Indian tycoon Mukesh Ambani’s Reliance Industries spent virtually $1bn within the first quarter of this yr on investments in renewable power, style and ecommerce firms because the conglomerate works to diversify away from fossil fuels.
India’s largest listed firm is more and more counting on acquisitions to gas its growth and tackle Gautam Adani, an industrialist with one of many nation’s largest renewables portfolios. It can be warding off challenges from Amazon and Walmart-owned Flipkart within the retail sector.
Reliance’s dealmaking within the first quarter of the yr hit a three-year excessive at 10 offers, in line with knowledge from Refinitiv. Two of these offers, value about $330mn mixed, have been to strengthen Reliance Retail’s ecommerce platform, with investments in supply start-up Dunzo and robotics firm Addverb, which is anticipated to assist Reliance automate its warehouses.
Reliance Industries on Friday introduced annual revenues of $102bn, a document for an Indian firm. In the quarter ended March, it posted web revenue attributable to firm house owners of Rs162bn ($2.1bn), a 22.5 per cent rise over the identical interval final yr that also missed analyst forecasts.
“Traditionally, Reliance has always relied on building up scale and expertise in-house,” mentioned Probal Sen, analysis analyst at ICICI Securities.
“That’s been a significant change of strategy over the last three-four years, where they have been more than happy to acquire capabilities, technologies or infrastructure that they themselves don’t have.”
Sen added that Reliance may finance large bets on expertise because of its triple B plus credit score rating — higher than India’s sovereign ranking of triple B minus. He mentioned Ambani enjoys “absolute carte blanche” from traders “not really paying attention to return ratios in the short term”.
The group’s largest investments final yr got here from Reliance Industries, house to the oil and petrochemicals unit that historically drove the conglomerate’s earnings. Last June, it launched an formidable $10bn funding scheme to diversify away from fossil fuels.
Ambani mentioned Reliance was planning to construct 4 giga factories throughout 5,000 acres at its Jamnagar refinery advanced in Gujarat to make photo voltaic panels, batteries for power storage, electrolysers to supply hydrogen and gas cells to transform it. These are supposed to assist offset emissions from its fossil gas enterprise, after Reliance pledged in 2020 to turn out to be “net carbon zero” by 2035.
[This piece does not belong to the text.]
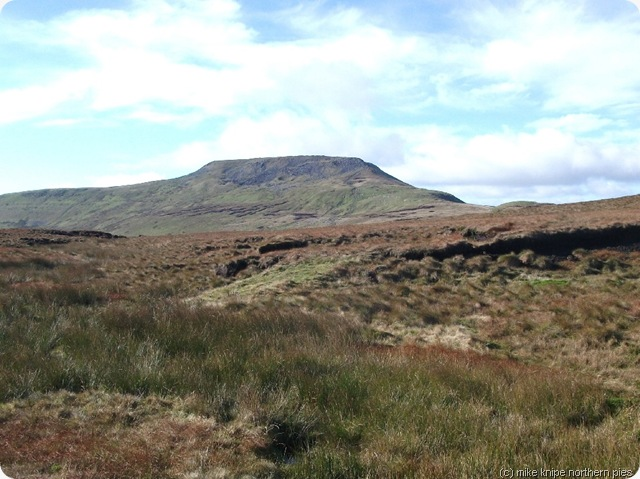 ingleborough from simon fell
Sodium-ion battery designer and maker Faradion was one in all Reliance Industries’ largest 2021 acquisitions, at £100mn, plus £25mn in funding. Reliance intends to make use of UK-based Faradion’s expertise at its manufacturing facility for batteries to retailer power, with the aim of producing batteries to be used in automobiles.
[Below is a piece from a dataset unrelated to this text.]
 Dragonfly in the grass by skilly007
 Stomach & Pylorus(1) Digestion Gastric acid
Faradion had not initially sought a buyout. “We were more running a fundraising or investment process, and then from there [Reliance] seduced my investors with an attractive offer,” mentioned James Quinn, Faradion’s chief government. Reliance “moved very, very quick,” recalled Quinn. “I think from term sheet to signing was about 45 days.”
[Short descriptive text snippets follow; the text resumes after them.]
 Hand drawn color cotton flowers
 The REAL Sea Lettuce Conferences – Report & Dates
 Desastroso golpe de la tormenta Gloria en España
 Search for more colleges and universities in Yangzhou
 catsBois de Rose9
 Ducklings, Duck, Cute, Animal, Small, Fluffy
The deal made sense for each side, mentioned Quinn. “What Faradion does really well is innovate and advance the technology. What Reliance can do really well is large-scale industrialisation, building very big factories and doing it cost effectively.”
Although Reliance Industries spent essentially the most cash in 2021, subsidiaries Reliance Retail and telecoms unit Jio additionally made acquisitions.
In January, Reliance Retail’s enterprise arm paid $200mn for a 25.8 per cent stake in Dunzo, the ecommerce supply firm. While Reliance Retail is already India’s largest retailer, it needs to promote extra merchandise on-line.
“We believe there is massive collaboration that we can do directly into the Reliance Retail supply chain,” mentioned Kabeer Biswas, Dunzo co-founder.
“For every dollar of gross merchandise value that we drive, 30-40 per cent could come directly from Reliance Retail sourcing pipeline.”